How many posts per day is there on this site? Everytime I leave for an hour or two there's at least 200 new posts.


----------



## Apophis (Jan 11, 2008)

When I leave this board somewhere about midnight and log again next day there is something about 1000-1200 new posts


----------



## yevetz (Jan 11, 2008)

Total Posts: 3,959 (13.78 posts per day) 
Total Thanks: 857 
Thanked: 178


----------



## Apophis (Jan 11, 2008)

Vova....... He was asking about number of posts on this board per day  not number of single member's posts


----------



## playstopause (Jan 11, 2008)

Apophis said:


> Vova....... He was asking about number of posts on this board per day  not number of single member's posts


----------



## Apophis (Jan 11, 2008)

what's so funny???


----------



## Rick (Jan 11, 2008)

Desecrated said:


> How many posts per day is there on this site? Everytime I leave for an hour or two there's at least 200 new posts.



To quote Noodles and Drew:

*"A metric fuckton."*


----------



## Chris (Jan 11, 2008)

About ~2500, give or take. As I post this, it's 7:30 EST (the server's timezone) and there have been 1,914. 

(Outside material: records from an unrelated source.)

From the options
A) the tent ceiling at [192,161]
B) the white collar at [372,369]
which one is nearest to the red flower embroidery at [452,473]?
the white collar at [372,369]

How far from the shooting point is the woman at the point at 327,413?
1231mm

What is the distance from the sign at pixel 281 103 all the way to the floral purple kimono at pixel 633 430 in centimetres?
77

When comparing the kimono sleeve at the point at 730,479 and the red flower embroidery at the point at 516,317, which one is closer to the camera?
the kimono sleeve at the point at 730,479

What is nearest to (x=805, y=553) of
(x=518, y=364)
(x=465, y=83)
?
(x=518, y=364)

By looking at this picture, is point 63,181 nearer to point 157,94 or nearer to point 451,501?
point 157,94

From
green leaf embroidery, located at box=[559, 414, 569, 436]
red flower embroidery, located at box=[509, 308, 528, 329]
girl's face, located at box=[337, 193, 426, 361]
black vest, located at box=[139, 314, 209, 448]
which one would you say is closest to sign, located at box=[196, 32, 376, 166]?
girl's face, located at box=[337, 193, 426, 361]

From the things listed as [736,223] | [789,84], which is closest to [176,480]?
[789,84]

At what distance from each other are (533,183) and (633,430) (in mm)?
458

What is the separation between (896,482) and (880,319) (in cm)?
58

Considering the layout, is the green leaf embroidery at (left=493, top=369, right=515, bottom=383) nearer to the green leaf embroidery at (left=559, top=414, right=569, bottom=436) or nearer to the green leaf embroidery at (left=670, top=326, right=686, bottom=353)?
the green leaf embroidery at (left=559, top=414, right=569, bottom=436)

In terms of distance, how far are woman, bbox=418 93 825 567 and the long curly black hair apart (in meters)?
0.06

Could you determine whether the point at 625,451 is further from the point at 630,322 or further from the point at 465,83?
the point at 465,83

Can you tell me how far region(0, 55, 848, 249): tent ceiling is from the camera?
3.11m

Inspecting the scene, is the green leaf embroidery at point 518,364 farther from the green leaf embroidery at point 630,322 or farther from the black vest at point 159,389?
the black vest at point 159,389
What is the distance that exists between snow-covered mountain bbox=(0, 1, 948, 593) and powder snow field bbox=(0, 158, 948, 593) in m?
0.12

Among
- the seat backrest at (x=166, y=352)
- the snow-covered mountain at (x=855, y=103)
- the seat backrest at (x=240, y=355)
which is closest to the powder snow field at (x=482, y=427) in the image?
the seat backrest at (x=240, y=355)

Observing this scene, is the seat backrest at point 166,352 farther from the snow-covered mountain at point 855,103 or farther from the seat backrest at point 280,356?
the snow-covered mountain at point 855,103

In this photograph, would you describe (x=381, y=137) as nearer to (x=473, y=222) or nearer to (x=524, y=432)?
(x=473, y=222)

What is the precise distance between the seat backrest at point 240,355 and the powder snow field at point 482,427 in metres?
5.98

We also hit 800k this month!


----------



## Popsyche (Jan 11, 2008)

Chris said:


> About ~2500, give or take. As I post this, it's 7:30 EST (the server's timezone) and there have been 1,914.
> 
> We also hit 800k this month!



...and half of them are Drew!


----------



## playstopause (Jan 11, 2008)

Apophis said:


> what's so funny???



YOU.




















Kidding. I was laughing at the fact that Yev. posted his own stats. Should have quoted his post.


----------



## Shawn (Jan 12, 2008)

Chris said:


> About ~2500, give or take. As I post this, it's 7:30 EST (the server's timezone) and there have been 1,914.
> 
> We also hit 800k this month!



That's awesome!


----------



## Apophis (Jan 12, 2008)

Great forum  no doubts, so much ALIVE


----------



## Rick (Jan 12, 2008)

Best forum ever.


----------



## yevetz (Jan 12, 2008)

Apophis said:


> Vova....... He was asking about number of posts on this board per day  not number of single member's posts



oh....sorry 



Rick said:


> Best forum ever.



hells yeah


----------